■ **Written problem 1**:
Translate into Spanish this sentence from the forum thread on the Mott-Coleman argument: "Not me, because what you wrote is obvious and irrelevant."
■ **Written problem 2**:
Extend the forum thread on the Mott-Coleman argument past its last line by writing what comes next.

■ **Extract to read**:
################

The error in the Mott-Coleman argument is of a similar nature. From the fact that a superposition $|s\rangle$ is an eigenstate of $L$ with eigenvalue 1, it does not follow that it is an eigenstate of some projector $|i\rangle\langle i|$ with eigenvalue 1. But it looks as if Mott and Coleman somehow think that it does, corresponding to the belief that the system is in the pure state $\rho_i=|i\rangle\langle i|$.

 

[martinbn]

@gentzen and @martinbn , did I convince you?

Not me, because what you wrote is obvious and irrelevant.

 

[Demystifier]

Not me, because what you wrote is obvious and irrelevant.

Why irrelevant?

I have a very elementary question for you, related to the Mott-Coleman argument. Let $|C_1\rangle$ be a state (of the chamber together with the apparatus and the observer) corresponding to one straight trajectory. Let $|C_2\rangle$ be a state corresponding to another straight trajectory, $\langle C_1| C_2\rangle=0$. Does the state
$$|S\rangle = \frac{|C_1\rangle + |C_2\rangle}{\sqrt{2}}$$
correspond to a straight trajectory?

 

[martinbn]

Why irrelevant?

I have a very elementary question for you, related to the Mott-Coleman argument. Let $|C_1\rangle$ be a state (of the chamber together with the apparatus and the observer) corresponding to one straight trajectory. Let $|C_2\rangle$ be a state corresponding to another straight trajectory, $\langle C_1| C_2\rangle=0$. Does the state
$$|S\rangle = \frac{|C_1\rangle + |C_2\rangle}{\sqrt{2}}$$
correspond to a straight trajectory?

If you mean that these two are the initial states that lead to the observation of a straight trajectory. Then, yes, the superposition will too.

 

[Demystifier]

If you mean that these two are the initial states that lead to the observation of a straight trajectory. Then, yes, the superposition will too.

OK, now I understand where the controversy comes from. @PeterDonis has already explained it in one of the posts, so I will just rephrase what he said.

The claim that $|C_1\rangle$ corresponds to a straight trajectory can be interpreted in two ways:

Interpretation A: The observer thinks that there is a straight trajectory, and that this trajectory is $T_1$.

################

■ **Entries provided**:
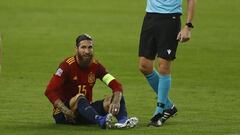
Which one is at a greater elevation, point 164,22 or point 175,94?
point 164,22

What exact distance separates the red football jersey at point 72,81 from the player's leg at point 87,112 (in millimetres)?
288

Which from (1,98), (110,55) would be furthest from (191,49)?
(1,98)

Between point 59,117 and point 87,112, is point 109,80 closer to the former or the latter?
point 87,112

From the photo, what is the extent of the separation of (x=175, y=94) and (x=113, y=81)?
478 cm

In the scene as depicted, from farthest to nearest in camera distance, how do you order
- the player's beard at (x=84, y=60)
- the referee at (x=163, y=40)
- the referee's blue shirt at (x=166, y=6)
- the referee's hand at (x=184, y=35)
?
the referee's blue shirt at (x=166, y=6) → the referee at (x=163, y=40) → the referee's hand at (x=184, y=35) → the player's beard at (x=84, y=60)

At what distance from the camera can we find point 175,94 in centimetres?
1628

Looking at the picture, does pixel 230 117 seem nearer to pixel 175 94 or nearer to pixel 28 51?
pixel 175 94

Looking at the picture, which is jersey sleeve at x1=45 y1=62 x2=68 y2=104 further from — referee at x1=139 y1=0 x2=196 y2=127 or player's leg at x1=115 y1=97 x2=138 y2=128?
referee at x1=139 y1=0 x2=196 y2=127

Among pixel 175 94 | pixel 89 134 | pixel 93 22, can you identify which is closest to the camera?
pixel 89 134

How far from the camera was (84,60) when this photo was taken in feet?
37.7

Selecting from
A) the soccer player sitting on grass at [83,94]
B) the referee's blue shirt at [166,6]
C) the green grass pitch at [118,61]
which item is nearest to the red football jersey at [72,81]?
the soccer player sitting on grass at [83,94]

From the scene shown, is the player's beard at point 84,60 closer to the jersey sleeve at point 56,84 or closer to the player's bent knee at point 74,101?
the jersey sleeve at point 56,84

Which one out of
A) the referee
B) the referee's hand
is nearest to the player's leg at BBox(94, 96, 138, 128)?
the referee

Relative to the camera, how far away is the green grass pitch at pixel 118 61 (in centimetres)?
1220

################

■ **Right answer 1**:
Yo no, porque lo que escribiste es obvio e irrelevante.

■ **Right answer 2**:
Interpretation B: The observer thinks that there is a straight trajectory, but he has no idea which trajectory it is.

In interpretation A, the states $|C_1\rangle$ and $|C_2\rangle$ are distinguishable by the observer. In interpretation B, they are not distinguishable by the observer. The Mott-Coleman argument deals with the interpretation B, not with the interpretation A. In other words, the Mott-Coleman argument explains why the observer thinks that there is a straight trajectory, provided that he is not able to distinguish one straight trajectory from the other. But a realistic observers is able to distinguish one straight trajectory from the other. Hence the problem solved by the Mott-Coleman argument is not the real problem corresponding to a realistic observer.

 

[martinbn]

OK, now I understand where the controversy comes from. @PeterDonis has already explained it in one of the posts, so I will just rephrase what he said.

The claim that $|C_1\rangle$ corresponds to a straight trajectory can be interpreted in two ways:

Interpretation A: The observer thinks that there is a straight trajectory, and that this trajectory is $T_1$.

Interpretation B: The observer thinks that there is a straight trajectory, but he has no idea which trajectory it is.

In interpretation A, the states $|C_1\rangle$ and $|C_2\rangle$ are distinguishable by the observer. In interpretation B, they are not distinguishable by the observer. The Mott-Coleman argument deals with the interpretation B, not with the interpretation A. In other words, the Mott-Coleman argument explains why the observer thinks that there is a straight trajectory, provided that he is not able to distinguish one straight trajectory from the other. But a realistic observers is able to distinguish one straight trajectory from the other. Hence the problem solved by the Mott-Coleman argument is not the real problem corresponding to a realistic observer.

How does the ability to distinguish trajectories matter?

 

[Demystifier]

How does the ability to distinguish trajectories matter?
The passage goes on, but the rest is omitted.